New Delhi: The psychological evaluation and other related tests done on Indian Army officers and jawans who were in the custody of China’s People’s Liberation Army (PLA) for at least 60 hours, if not more, have given significant insights into the minds of Chinese soldiers who were a part of the action in the Galwan Valley that took place on 15 June.

These 10 men, who include two Majors and two Captains, were in “surprisingly” high spirits and upbeat even after spending more than two days in the custody of China’s People’s Liberation Army.

Inputs accessed by The Sunday Guardian post the debriefing of these 10 men, revealed that the outnumbered and “unarmed” (as the rules required them to be) Indian troops, rather than retreating in view of the huge number of Chinese soldiers, grabbed the improvised clubs and rods that the Chinese were using to batter Indian soldiers, and used the same to kill “at least” 20 Chinese soldiers and officers at patrol point 14.

“This was one reason for the high morale of our troops who came back to us on Thursday. Our men were captured after they chased the Chinese into their area of domination, with the intention to kill them after hearing of the loss of their CO, Colonel Santosh Babu. The Chinese soldiers, seeing the unexpected attack from our men, started fleeing and running back to their area and were followed by our men, who were then captured”, the official stated.

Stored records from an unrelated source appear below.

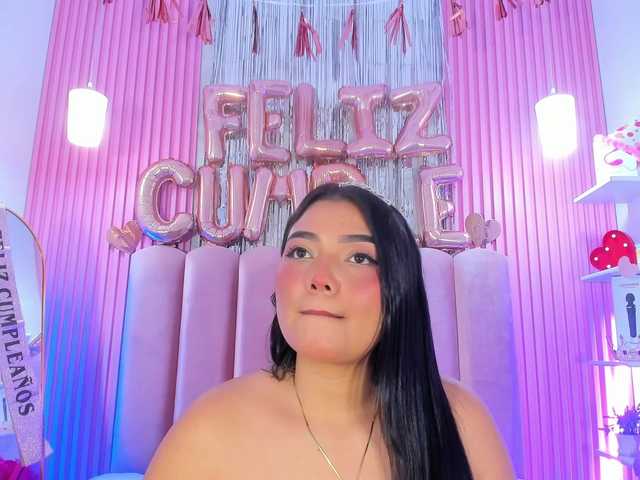 ArianaRougee live cam on BongaCams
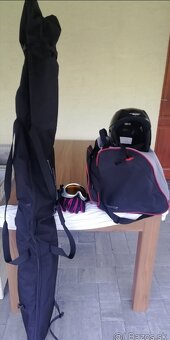 Lyže, lyziarky, palice, okuliare, prilba, vaky - 2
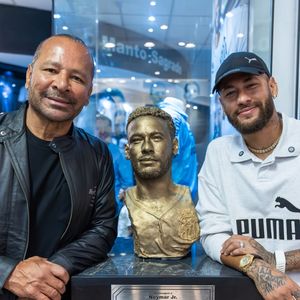 Neymar recebeu uma homenagem histórica do Santos nesta quinta-feira (30), ganhou busto e estátua na Vila Belmiro e admitiu: 'Já errei inúmeras vezes e ainda vou errar'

The debriefing of the 10 men has also revealed that the Chinese soldiers were in a state of shock and fear after the Indian soldiers replied with “sheer fighting force” to the treacherous attack by the Chinese. During the next 60 plus hours, the Chinese soldiers were highly anxious about a possible retribution from the Indian side and were in “panic-mode”. “They (Chinese soldiers) were very scared during the time our men were in their captivity. They had witnessed raw fighting spirit just hours before, as executed by a few of our men and the Chinese soldiers were anticipating the same treatment from a much larger number of our men in the next few hours”, said an official source, who is aware of the findings of the debriefing.

According to intelligence agency sources, there was a lot of resentment on Chinese social media platforms such as Weibo over what happened to the PLA men who lost their lives on the night of 15 June. “People are sharing pictures of the funeral procession of Indian soldiers and their cremation which was done with full state honours, and are asking what happened to their own men. Not a single information has been released identifying the names and ranks of the PLA men who died on 15 and 16 June. This is causing a lot of discussions on local social media platforms”, the official added.

These revelations have confirmed the much talked about military hypothesis that the Chinese army, which has not been engaged in any real military operation that involves real opponents—and not just simulated war games which China does “loudly” for the entire world to notice—is more than likely to falter in real battlefields because they do not have any experience of what happens during a real war. “They, for the first time, on the night of 15 June, came across the real face of the Indian Army, which despite being outnumbered, inflicted fatalities on their opponents. The Chinese soldiers were horrified by what they saw”, said the official quoting a portion of the debriefing session. Troops in India and the United States, on the contrary, have been engaged in real wars and battles for decades now.